Mais même quand le film prend son envol (la fameuse deuxième partie), quelque chose dérange : l’impression d’entendre Ferran nous murmurer son discours à l’oreille. Genre : quand on est riche, on peut s’acheter sa liberté ; mais quand on est pauvre, et que la liberté nous tombe dessus par inadvertance, il faut quand même survivre ; la loi du plus fort s’exerce toujours et menace de nous faire sombrer encore plus dans la précarité. Tout cela passerait si elle savait impulser une vraie force spectaculaire à sa mise en scène : mais ni le recours aux effets spéciaux, ni les grandes traversées aériennes au-dessus du périphérique nocturne ne donnent un élan, un souffle à ses séquences. La preuve : Ferran a besoin d’en passer par une voix-off naïve et cucul pour être bien sûr de se faire comprendre du spectateur.
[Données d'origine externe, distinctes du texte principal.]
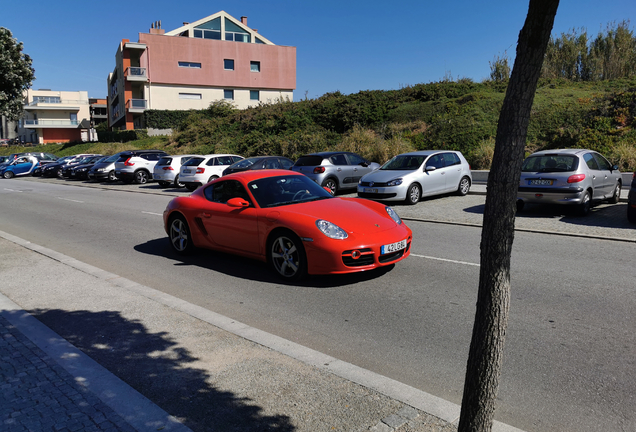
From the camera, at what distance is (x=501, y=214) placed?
219 cm

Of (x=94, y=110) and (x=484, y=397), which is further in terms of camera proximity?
(x=94, y=110)

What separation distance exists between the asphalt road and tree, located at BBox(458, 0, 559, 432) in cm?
123

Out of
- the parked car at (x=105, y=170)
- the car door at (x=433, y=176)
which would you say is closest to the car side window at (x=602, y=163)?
the car door at (x=433, y=176)

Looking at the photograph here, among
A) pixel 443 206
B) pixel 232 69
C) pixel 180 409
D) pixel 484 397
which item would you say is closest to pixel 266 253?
pixel 180 409

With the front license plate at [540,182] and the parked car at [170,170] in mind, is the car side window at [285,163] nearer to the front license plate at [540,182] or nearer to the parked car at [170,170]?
the parked car at [170,170]

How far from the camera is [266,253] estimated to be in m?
7.02

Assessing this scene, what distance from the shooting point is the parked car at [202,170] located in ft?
67.3

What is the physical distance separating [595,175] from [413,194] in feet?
15.3

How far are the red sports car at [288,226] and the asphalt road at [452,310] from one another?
32cm

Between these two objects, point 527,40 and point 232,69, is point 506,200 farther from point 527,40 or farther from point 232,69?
point 232,69

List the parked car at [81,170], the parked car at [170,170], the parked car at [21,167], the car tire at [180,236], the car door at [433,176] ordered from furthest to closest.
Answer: the parked car at [21,167] → the parked car at [81,170] → the parked car at [170,170] → the car door at [433,176] → the car tire at [180,236]

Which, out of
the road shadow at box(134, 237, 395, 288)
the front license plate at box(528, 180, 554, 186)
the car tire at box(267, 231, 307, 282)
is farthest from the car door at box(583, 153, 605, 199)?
the car tire at box(267, 231, 307, 282)

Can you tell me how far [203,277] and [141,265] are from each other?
1439 mm

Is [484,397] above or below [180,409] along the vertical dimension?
above
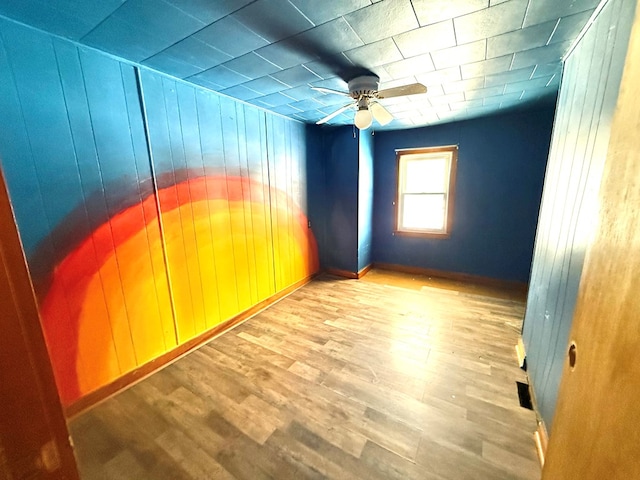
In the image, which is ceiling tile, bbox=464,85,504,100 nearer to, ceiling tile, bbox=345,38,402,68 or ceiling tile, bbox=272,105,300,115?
ceiling tile, bbox=345,38,402,68

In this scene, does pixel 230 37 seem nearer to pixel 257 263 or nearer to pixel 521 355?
pixel 257 263

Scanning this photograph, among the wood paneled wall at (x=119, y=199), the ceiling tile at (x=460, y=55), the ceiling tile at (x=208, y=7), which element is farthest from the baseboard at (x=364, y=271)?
the ceiling tile at (x=208, y=7)

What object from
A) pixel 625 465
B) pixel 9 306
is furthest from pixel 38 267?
pixel 625 465

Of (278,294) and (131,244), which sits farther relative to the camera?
(278,294)

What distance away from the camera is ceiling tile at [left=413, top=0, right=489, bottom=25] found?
1.29 m

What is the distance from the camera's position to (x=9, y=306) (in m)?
0.41

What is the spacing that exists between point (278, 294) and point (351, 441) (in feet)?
7.17

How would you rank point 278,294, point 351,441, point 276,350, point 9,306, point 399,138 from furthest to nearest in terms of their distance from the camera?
point 399,138 < point 278,294 < point 276,350 < point 351,441 < point 9,306

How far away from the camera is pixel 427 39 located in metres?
1.61

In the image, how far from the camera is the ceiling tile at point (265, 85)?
216 cm

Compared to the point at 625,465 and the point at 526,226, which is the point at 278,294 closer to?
the point at 625,465

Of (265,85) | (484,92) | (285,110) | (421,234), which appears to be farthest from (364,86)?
(421,234)

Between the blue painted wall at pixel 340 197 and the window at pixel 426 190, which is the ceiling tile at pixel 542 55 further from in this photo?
the blue painted wall at pixel 340 197

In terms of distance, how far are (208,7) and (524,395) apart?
3.20 metres
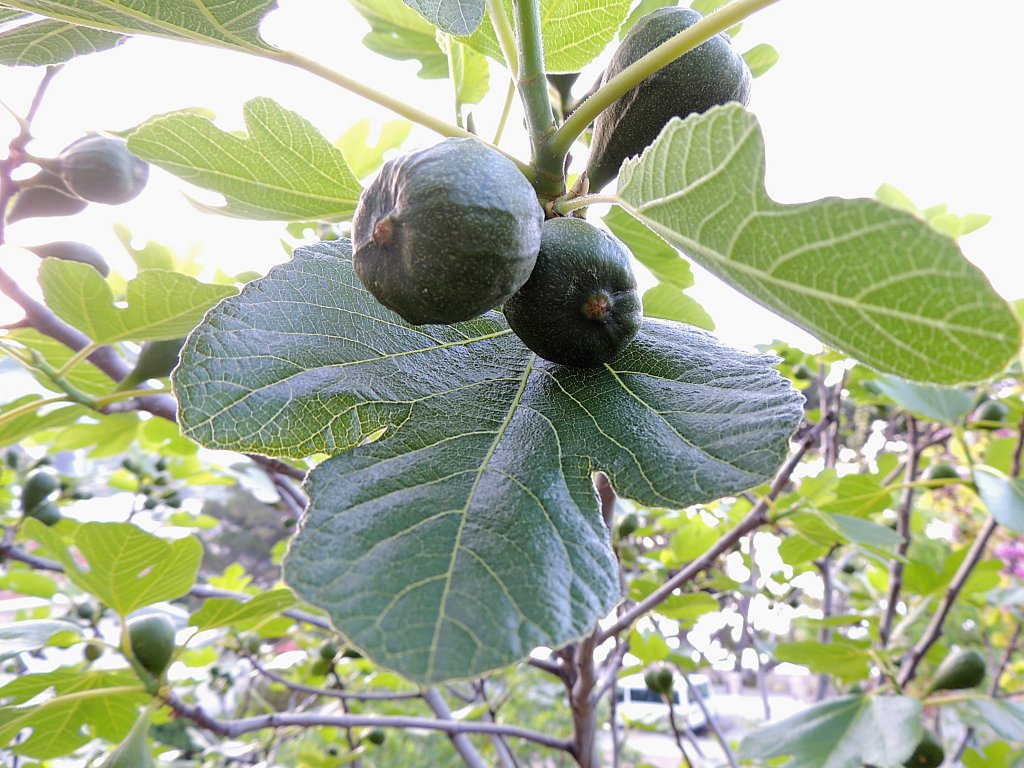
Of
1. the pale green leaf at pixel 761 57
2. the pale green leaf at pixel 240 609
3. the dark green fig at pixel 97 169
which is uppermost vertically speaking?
the pale green leaf at pixel 761 57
À une époque, Godard pourfendait à raison le «vouloir dire», cette manière qu’ont les auteurs de se mettre en avant dans leurs films plutôt que de laisser leur pensée infuser dans la matière même des plans. Ferran, comme la plupart des cinéastes cités dans ce billet, en sont encore là : dans le vouloir dire plutôt que dans l’expression d’un art fait d’images, de sons et de pensée.